• [SOURCE EXTRACT]
BEGIN

StarHub looking beyond eMBB to 5G for URLLC
With 5G on track to launch in Singapore and 2020, the three carriers are waiting for state regulators to finalize spectrum allocation before moving forward with plans to bypass non-standalone 5G networks like those in the U.S. and elsewhere in favor of standalone 5G. The country has developed a national 5G strategy with a strong focus on digitalization of industry, and operator StarHub sees the real opportunity in low latency, high-capacity use cases.
In the early days of commercial 5G where we are now, the latest generation of cellular is focused on providing enhanced mobile broadband connectivity to subscribers with compatible handsets. But as the 5G NR standard continues to develop, enhancements in reliability and latency are poised to open up new enterprise markets working to improve efficiency.
In its response to regulator Infocomm Media Development Authority’s call for 5G proposals, StarHub notes the “uncertain business case for 5G” and writes, “The benefits of 5G may not necessarily be about simply faster speeds. This is particularly true during the initial stages of 5G services, when the available spectrum for 5G will be relatively limited. Rather, we see 5G’s promise of ultra-low latency and ultra-high capacity as enablers for unique use-cases that can greatly boost productivity and increase efficiency. For example, 5G could enable real-time connectivity between people, devices and machines that could assist in industries such as manufacturing and logistics.”
Beyond manufacturing and logistics, the operator specifically calls out:
- Smart seaports and airports;
- Transport systems and connected vehicles;
- Health care applications like remote monitoring and 3D imaging;
- AR/VR-based tourism experiences;
- Smart factories;
- Remotely-controlled drones;
- Cloud-based gaming
- Public safety;
- Fixed wireless access.
Speaking during the recent 5G Asia event in Singapore, StarHub CTO Chong Siew Loong acknowledged the wide scope of verticals 5G can address but noted that industries like mining, for instance, are not relevant in Singapore.

END

[Data excerpts]

BEGIN

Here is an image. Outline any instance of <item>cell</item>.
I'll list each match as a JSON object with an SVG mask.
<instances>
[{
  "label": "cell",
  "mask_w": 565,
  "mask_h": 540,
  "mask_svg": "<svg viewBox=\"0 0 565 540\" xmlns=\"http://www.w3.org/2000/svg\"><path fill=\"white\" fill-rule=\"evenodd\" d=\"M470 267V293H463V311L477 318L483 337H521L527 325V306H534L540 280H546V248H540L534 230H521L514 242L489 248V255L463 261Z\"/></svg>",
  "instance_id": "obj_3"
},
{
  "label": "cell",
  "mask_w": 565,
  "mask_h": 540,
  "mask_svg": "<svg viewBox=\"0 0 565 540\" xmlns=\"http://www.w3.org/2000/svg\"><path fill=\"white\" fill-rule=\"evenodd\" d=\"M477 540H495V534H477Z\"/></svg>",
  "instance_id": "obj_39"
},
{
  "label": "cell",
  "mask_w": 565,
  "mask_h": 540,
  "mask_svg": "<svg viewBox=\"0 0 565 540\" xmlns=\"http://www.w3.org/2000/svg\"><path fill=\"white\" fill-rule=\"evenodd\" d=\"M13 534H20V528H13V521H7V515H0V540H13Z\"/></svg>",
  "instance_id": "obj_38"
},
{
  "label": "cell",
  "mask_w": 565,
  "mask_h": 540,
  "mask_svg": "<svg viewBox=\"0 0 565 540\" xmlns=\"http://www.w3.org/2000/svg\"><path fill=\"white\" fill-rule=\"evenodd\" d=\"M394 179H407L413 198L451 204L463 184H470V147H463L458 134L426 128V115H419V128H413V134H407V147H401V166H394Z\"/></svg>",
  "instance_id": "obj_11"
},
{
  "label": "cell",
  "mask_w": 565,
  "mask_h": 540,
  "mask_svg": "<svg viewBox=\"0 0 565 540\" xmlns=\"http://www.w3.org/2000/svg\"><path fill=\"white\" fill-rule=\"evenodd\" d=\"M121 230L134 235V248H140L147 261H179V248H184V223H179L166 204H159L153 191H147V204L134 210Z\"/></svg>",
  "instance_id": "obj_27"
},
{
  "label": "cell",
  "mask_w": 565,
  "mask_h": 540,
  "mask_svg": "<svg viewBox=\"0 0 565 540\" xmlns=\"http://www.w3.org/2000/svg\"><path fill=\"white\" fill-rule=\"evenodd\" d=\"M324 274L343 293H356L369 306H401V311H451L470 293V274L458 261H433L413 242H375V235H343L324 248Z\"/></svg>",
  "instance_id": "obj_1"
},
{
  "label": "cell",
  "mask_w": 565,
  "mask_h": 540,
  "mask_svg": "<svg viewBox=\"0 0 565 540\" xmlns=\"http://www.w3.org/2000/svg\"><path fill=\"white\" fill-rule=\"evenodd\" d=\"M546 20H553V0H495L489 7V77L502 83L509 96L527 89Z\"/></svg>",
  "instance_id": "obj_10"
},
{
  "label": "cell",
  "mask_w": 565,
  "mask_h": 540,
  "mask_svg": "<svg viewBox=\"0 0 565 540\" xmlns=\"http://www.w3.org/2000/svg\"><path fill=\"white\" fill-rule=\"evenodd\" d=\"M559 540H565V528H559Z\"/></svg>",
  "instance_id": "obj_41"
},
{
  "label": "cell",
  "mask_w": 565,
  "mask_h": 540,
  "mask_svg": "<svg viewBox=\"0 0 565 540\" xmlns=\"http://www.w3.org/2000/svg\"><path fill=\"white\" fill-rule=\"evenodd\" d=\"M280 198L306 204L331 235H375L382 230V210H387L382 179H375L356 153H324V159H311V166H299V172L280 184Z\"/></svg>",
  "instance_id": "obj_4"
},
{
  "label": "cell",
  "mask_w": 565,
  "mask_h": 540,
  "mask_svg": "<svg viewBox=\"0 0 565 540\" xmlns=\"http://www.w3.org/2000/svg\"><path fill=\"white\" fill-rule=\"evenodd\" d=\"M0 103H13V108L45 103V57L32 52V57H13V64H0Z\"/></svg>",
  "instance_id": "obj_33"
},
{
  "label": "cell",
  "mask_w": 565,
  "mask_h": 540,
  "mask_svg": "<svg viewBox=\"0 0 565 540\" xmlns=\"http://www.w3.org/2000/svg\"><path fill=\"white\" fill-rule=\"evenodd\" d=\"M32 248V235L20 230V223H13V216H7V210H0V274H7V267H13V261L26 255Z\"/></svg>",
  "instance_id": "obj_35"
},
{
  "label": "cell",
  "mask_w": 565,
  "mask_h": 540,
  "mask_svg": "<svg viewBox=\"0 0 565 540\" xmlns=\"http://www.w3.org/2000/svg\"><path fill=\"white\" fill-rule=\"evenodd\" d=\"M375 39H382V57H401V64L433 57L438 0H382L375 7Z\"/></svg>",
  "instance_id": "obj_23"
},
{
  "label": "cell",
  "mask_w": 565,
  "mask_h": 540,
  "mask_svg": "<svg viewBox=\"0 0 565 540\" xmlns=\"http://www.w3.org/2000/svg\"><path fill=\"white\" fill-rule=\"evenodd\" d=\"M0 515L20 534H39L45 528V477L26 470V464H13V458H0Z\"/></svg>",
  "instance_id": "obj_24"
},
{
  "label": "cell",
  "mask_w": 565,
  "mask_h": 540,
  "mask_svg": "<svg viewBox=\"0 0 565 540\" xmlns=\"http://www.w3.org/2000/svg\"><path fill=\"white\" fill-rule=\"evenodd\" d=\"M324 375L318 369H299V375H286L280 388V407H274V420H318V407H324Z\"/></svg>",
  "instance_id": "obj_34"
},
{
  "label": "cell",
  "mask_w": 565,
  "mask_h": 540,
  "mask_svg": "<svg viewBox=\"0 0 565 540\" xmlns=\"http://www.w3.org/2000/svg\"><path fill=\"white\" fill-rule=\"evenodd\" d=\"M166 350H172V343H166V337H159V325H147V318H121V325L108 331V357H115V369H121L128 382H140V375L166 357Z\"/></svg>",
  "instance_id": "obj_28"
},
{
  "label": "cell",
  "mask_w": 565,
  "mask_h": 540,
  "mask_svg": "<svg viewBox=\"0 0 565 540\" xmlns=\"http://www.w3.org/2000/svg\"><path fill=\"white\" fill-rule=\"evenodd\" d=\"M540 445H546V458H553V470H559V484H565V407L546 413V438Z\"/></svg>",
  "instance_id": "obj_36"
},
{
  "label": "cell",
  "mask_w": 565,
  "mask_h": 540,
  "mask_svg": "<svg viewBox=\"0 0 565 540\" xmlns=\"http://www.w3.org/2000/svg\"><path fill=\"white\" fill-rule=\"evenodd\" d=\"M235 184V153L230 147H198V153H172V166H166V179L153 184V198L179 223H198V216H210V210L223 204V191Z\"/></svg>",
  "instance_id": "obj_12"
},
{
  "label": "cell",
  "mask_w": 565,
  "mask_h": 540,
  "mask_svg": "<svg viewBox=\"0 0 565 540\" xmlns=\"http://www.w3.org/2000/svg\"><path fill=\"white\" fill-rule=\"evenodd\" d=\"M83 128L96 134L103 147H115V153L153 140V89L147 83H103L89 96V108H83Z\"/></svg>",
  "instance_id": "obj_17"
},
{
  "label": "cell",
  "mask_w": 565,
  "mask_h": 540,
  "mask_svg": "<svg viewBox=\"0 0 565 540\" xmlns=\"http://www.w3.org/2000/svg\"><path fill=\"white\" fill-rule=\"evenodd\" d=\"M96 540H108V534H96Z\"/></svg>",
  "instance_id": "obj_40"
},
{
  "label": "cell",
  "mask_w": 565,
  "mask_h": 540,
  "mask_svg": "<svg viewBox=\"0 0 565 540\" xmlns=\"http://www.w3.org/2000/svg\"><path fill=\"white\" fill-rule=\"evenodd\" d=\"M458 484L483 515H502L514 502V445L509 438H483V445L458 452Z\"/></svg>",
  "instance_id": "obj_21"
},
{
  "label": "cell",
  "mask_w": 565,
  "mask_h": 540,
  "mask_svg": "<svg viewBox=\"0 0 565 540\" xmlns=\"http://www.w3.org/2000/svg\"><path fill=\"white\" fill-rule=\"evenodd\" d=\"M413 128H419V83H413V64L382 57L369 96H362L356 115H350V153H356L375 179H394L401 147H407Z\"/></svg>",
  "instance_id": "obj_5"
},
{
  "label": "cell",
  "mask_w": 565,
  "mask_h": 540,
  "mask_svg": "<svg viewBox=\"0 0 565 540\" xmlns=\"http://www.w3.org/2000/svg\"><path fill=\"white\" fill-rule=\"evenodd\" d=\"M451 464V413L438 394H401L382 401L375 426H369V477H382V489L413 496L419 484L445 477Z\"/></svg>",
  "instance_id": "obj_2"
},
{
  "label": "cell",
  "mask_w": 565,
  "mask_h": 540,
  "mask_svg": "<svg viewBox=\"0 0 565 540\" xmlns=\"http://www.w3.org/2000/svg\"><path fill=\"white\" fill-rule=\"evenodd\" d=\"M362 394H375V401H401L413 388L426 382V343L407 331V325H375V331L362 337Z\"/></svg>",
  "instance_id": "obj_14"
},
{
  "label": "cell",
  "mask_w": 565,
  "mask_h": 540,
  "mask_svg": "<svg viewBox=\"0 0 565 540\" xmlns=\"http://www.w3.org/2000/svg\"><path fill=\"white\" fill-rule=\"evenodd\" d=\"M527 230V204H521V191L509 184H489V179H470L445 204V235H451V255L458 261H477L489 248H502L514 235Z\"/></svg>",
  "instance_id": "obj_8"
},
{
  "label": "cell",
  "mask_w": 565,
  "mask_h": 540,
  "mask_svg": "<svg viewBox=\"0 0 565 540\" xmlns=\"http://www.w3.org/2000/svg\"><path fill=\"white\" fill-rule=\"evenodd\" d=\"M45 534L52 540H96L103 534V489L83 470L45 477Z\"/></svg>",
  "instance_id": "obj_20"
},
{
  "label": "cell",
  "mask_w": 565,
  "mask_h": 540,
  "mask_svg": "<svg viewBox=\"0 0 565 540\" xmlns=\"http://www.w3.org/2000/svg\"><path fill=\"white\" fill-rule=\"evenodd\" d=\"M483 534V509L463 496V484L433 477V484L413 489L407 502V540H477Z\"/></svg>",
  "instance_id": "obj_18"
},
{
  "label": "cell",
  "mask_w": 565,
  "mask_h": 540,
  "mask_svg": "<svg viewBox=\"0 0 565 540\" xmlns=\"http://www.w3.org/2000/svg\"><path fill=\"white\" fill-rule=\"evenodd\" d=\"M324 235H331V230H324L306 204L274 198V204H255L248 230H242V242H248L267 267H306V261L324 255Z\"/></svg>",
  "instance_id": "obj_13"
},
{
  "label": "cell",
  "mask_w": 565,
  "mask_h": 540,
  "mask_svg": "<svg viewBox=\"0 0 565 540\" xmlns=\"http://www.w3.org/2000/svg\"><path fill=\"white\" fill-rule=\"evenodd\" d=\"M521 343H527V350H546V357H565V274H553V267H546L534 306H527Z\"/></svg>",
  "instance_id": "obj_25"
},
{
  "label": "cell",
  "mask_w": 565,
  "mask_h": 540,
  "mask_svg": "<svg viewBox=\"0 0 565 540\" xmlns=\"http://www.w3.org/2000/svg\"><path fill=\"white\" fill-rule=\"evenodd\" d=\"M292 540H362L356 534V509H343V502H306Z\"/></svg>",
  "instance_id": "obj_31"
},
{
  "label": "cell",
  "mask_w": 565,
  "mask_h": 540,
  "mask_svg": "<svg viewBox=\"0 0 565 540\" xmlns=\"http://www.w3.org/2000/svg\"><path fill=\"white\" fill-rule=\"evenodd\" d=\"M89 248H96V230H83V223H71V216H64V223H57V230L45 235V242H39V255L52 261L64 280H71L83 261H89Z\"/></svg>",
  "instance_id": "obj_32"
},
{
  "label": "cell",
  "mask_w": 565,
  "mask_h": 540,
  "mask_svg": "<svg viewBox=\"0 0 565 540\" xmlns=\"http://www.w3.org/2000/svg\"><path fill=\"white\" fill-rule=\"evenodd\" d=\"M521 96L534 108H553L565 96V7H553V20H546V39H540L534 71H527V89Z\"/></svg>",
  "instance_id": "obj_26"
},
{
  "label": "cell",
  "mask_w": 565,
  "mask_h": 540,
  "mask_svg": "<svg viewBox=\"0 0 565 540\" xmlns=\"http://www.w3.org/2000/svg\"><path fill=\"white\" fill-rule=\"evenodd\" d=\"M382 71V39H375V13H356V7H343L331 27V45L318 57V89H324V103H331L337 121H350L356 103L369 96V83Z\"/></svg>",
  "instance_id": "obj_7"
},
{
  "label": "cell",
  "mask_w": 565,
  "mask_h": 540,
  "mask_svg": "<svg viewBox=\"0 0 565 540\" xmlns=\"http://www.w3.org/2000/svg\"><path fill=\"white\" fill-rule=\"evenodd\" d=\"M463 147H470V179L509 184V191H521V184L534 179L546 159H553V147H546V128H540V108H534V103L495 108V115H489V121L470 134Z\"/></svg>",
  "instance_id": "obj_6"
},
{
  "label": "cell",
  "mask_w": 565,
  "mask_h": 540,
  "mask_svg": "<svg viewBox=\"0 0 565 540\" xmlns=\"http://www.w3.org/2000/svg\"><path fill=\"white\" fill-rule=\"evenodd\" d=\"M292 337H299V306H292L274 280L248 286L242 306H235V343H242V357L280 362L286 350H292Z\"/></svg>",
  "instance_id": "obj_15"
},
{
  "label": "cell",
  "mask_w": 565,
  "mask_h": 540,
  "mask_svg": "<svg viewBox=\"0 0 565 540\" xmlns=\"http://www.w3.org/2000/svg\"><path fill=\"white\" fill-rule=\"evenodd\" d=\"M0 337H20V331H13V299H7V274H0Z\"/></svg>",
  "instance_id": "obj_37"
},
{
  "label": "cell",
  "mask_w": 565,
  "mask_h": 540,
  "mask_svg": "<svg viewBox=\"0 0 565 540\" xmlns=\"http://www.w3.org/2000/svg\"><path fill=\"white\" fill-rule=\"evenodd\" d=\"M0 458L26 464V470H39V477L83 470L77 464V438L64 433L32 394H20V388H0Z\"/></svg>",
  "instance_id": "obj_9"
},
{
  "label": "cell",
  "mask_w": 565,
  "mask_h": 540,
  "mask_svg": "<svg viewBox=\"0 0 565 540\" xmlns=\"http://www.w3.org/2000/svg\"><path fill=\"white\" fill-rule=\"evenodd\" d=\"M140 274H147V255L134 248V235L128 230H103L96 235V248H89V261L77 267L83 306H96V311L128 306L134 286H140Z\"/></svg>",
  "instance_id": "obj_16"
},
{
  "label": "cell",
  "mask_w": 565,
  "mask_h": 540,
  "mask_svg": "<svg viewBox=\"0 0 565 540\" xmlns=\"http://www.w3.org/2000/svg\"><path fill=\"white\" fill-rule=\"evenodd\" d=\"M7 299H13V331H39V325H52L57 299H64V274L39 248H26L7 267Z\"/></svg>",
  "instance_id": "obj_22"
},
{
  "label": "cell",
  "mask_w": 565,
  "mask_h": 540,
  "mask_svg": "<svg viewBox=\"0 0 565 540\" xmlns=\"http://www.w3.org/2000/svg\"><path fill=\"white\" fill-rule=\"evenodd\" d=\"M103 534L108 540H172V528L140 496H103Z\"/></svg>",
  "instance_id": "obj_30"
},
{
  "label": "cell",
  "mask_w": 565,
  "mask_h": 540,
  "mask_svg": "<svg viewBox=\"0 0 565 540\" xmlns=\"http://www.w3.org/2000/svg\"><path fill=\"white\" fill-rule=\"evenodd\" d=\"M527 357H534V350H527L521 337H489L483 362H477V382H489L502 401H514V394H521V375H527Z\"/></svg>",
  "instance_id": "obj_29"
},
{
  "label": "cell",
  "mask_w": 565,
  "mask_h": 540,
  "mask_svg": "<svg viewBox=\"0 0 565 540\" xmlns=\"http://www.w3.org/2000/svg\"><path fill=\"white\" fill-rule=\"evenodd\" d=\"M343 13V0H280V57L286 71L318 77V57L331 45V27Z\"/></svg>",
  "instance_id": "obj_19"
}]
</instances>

END

• [WHAT TO WORK ON]
(1) Duplicate the part of the StarHub 5G article that begins at the words "In the early" and stops after the words "to improve efficiency.".
(2) In the StarHub 5G article, who is named as StarHub's CTO?
(3) Pick up the StarHub 5G article after its last sentence and keep writing.

• [EXERCISE ANSWERS]
(1)
In the early days of commercial 5G where we are now, the latest generation of cellular is focused on providing enhanced mobile broadband connectivity to subscribers with compatible handsets. But as the 5G NR standard continues to develop, enhancements in reliability and latency are poised to open up new enterprise markets working to improve efficiency.

(2) Chong Siew Loong

(3)
In a panel discussion on what the ‘killer’ 5G application in the Asia Pacific region might be, Loong said, “I don’t think there will be one or two killer apps. I think a lot of these services go back to digitization.”
5G for fixed wireless access
In alignment with StarHub’s plan, he also mentioned fixed wireless 5G as a wired replacement, which is particularly interesting in Singapore where fiber-to-the-home or fiber-to-the-premises penetration is the third highest in the world, trailing just UAE and Qatar, according to a September 2018 ranking produced by the Fibre to the Home Council.
“We have fiber everywhere but there are also opportunities where you may not have fiber,” Loong said. “Singapore is always constructing,” he said, mentioning ongoing expansions to the nation’s pervasive Mass Rapid Transit system, which covers more than 100 route miles connecting some 185 stations. When the transport authority is building out a new station, fixed wireless can provide temporary connectivity “in a very cost effective manner” until fiber has been pulled.
5G-based fixed wireless can quickly set up a fiber-like link. “It can enable those [scenarios] in a very cost-effective manner. I always believe it falls back to basics while new services start to evolve.”
Given a regulator that plans to allocate spectrum for two networks in three mobile network operator market, StarHub also suggests other options like sharing network infrastructure and spectrum. The company part of its current network is “5G-ready.”